Now he knew his hunch had been right.
Jun technically didn’t have any talent at all. What he had was one of the rarest, most priceless affinities known to man: an affinity with the Life Aspect. And though it was incredibly useful for healing, anyone who took that as a sign that they should just become a healer was a wasteful fool.
He sighed, the laughter dying down. The pub burned as hot as a furnace now, and he was well aware that each second he spent here was another gamble. But that was the thing about gambling, wasn’t it? You roll the dice once, you can be damned sure you’ll roll it again. And someday… someday that karma comes back with a vengeance so bitter that you walk away for good. You vow never again.

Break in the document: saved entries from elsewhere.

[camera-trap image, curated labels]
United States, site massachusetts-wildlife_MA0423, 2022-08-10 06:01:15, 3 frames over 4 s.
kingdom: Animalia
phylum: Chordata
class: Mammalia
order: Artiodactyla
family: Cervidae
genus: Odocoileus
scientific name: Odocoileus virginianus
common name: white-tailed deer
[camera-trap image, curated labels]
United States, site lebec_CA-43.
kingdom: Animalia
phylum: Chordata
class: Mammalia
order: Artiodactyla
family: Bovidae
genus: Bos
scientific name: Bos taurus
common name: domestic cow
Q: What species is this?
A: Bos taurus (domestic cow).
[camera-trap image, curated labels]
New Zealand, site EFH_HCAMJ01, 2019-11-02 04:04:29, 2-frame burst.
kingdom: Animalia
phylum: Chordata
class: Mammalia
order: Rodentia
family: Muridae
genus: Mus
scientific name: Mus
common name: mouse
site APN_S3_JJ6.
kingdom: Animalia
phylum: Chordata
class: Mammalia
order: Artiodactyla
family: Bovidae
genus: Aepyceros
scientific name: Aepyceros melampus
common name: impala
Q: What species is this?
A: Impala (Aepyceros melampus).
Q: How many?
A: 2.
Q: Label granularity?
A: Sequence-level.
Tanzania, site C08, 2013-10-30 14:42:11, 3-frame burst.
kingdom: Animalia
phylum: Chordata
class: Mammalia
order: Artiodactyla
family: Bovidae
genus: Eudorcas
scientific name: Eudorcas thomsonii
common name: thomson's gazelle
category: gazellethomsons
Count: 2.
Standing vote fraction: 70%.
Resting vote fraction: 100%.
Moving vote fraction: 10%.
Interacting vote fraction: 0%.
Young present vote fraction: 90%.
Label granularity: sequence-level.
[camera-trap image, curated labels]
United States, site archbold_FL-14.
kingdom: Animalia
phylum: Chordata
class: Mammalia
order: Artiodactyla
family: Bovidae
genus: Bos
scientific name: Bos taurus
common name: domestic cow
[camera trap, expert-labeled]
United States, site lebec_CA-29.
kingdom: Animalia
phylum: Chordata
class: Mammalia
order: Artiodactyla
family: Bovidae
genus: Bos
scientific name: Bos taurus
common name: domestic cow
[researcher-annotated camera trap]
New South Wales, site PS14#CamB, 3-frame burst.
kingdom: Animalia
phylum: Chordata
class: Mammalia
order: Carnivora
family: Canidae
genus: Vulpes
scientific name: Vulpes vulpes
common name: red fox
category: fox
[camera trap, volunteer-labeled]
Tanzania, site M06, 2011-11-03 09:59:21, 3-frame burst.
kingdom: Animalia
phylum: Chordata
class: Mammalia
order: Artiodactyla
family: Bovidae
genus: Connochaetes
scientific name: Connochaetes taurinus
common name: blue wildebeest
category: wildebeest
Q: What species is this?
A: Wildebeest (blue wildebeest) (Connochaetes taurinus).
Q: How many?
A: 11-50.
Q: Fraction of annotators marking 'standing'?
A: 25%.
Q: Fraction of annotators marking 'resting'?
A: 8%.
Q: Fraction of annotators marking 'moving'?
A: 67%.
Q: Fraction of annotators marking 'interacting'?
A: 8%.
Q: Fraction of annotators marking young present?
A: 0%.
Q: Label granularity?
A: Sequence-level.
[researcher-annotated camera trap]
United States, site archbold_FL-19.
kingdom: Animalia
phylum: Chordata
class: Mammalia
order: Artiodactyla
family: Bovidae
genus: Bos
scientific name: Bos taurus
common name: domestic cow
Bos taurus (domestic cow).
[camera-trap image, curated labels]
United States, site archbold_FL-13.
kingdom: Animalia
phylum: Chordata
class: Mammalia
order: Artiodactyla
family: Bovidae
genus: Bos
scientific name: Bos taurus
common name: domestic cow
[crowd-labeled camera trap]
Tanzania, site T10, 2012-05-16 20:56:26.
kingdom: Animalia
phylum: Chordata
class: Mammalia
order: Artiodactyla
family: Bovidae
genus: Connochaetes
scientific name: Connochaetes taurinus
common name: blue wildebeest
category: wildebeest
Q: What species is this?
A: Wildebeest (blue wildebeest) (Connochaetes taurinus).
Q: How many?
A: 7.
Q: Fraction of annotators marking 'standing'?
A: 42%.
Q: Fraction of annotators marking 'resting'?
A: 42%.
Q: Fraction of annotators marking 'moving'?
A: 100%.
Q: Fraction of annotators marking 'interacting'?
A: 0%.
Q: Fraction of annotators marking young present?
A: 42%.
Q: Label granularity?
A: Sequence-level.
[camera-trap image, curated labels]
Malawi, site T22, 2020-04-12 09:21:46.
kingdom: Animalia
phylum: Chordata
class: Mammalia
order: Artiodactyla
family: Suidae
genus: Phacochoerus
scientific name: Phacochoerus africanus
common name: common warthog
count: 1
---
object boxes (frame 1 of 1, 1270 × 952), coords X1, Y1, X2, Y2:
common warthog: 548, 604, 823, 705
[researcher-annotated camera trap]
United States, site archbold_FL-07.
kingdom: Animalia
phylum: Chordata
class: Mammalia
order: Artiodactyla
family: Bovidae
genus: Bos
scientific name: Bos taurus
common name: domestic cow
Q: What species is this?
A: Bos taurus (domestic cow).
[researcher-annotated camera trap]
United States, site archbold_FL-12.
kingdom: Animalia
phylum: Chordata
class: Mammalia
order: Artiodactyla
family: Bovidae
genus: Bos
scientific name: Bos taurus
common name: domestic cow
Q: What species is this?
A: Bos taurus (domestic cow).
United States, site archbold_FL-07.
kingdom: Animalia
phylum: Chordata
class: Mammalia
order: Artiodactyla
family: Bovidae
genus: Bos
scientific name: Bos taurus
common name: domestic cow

That day wouldn’t be today. That day would be never. But especially not today if the way Jun tossed and turned was any indicator.
The first thing this fool will want to do when he wakes is go save those ex-sacrifices.
That was fine. He wouldn’t stop him. He had reason to believe it wasn’t as futile an effort as it originally would’ve been, and if good steel didn’t survive the tempering stage then that was simply a fact of the process. Alex wouldn’t join him, a good gambler knew when to step away.
And if Jun survived this, if he returned, then that’s how he knew he was an ore worth shaping.
It would take some convincing of course. A lot actually. And even if Jun forgave him, he wouldn’t at all be happy to hear what Alex had in store for him. But at its core, the reason the Life Aspect was so priceless was so simple it had been one of the first things Alex had learned. Essence lies at the intersection of life and power—and just as there could be no life without Essence, there could be no power without life either. There was one class, above all others, Alex could think of that could make the most of the affinity.
A Necromancer.
…Yeah, Jun wasn’t going to like it one bit. But that was fine for now. No amount of pragmatism could smother the joy a craftsman felt when laying eyes on such priceless material. Nor could it quench the fire that bellowed in his heart. It had truly been a night of enlightenments for Alex, but if there was one it had brought above all others, it was this:
Humans, too, could be forged.
SCENARIO TWO HAS ENDED.
Please wait as rewards are given out.